I shoot her a nettled glance. “I’m petite. Not a child.”

She shrugs. “O-kay. But I’m still gonna wait out here with you.”

“You don’t have to do that.” The cold wind howls, carrying with it the continued sounds of celebration. I hug my coat around myself tighter.

“Jesus.” Abe shivers. “At least wait inside.”

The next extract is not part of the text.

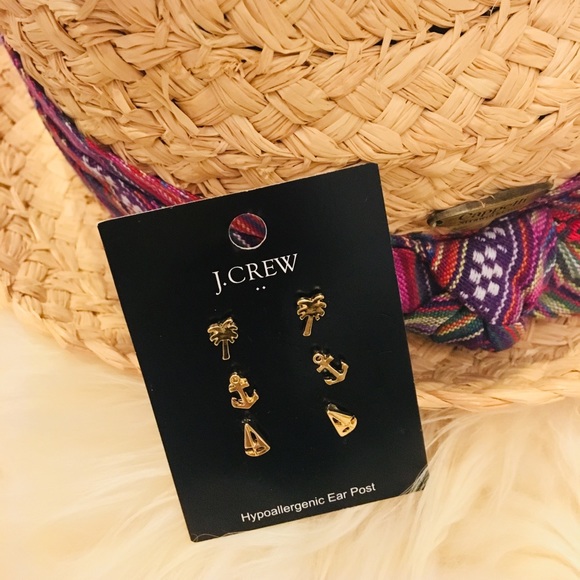 J. Crew Factory Jewelry - J. CREW Nautical EARRINGS ⚓️🛥🏝
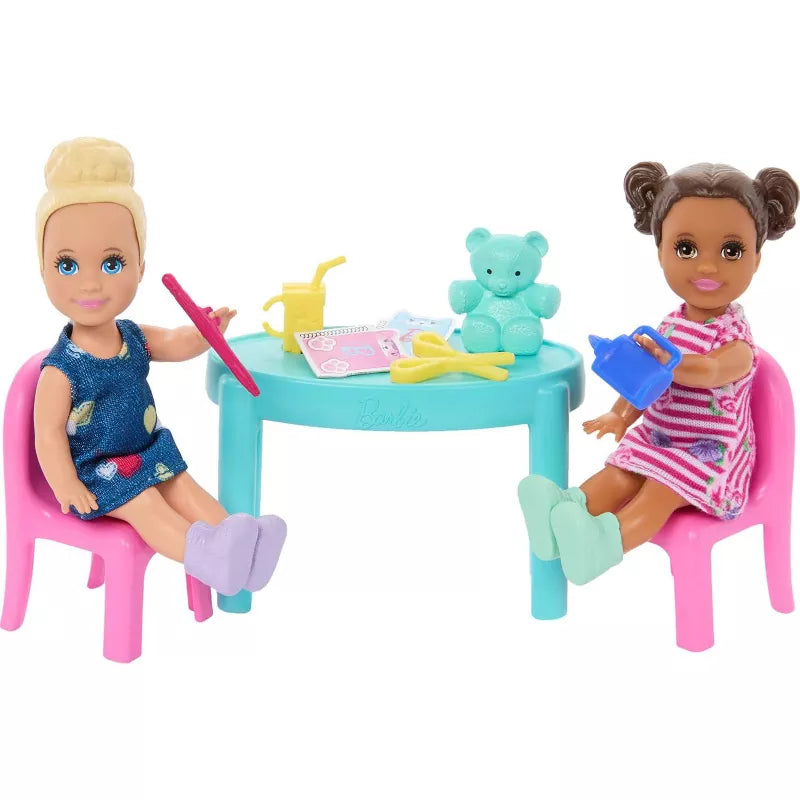 Barbie I Love School Classroom Playset with 1 Fashion Doll 2 Small Dolls + 20 Accessories thumbnail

They coax me back into the café, and I sit at the table in the window. The one I sat at more than half a year ago. They turn up their music even louder. My ears hurt. I glance at my phone, watching the minutes tick past. Ten. Fifteen. Twenty. Josh hasn’t called me since Christmas Day. Before I can talk myself out of it, I call Brian’s number. It goes straight to the voicemail of a scary-sounding protective service agency. His employer. I leave a message explaining where I am, pleading for Josh to meet me, and then I run outside again as if that should be enough to make him appear.

He’s not there.

I sit back down, wait until two minutes have passed, and then bolt outside again. I repeat this pattern for an hour. I call again. I leave another message. I look outside, but nothing has changed. Josh isn’t coming.

He’s not coming.

I crumple in the doorway, vaguely aware of Maggie and Abe rushing towards me. It’s the deathblow. It’s over.

Chapter twenty-eight

It’s been a month. Josh never called me back. This gaping, bloody, open wound – the wound that
I
created – still rubs me raw. I have to keep convincing myself that I was right in the first place, that I was right to break up with him, because it’s clear that he’s realized the truth of what I’ve always feared. That what he felt for me wasn’t love, after all, but convenience.

He’s moving on.

I wish that I could move on. I’m clinging with every last fibre of my being.

At night, I lie awake in bed, pretending that his body is pressed against mine. I close my eyes and imagine the weight of his arms draped across me. Holding me tight. In class, I daydream about placing a love lock on le Pont de l’Archevêché, a bridge near Notre-Dame. Couples write their initials on padlocks and snap them onto the gates as a public declaration of their love. I ache for this sort of unbreakable, permanent connection.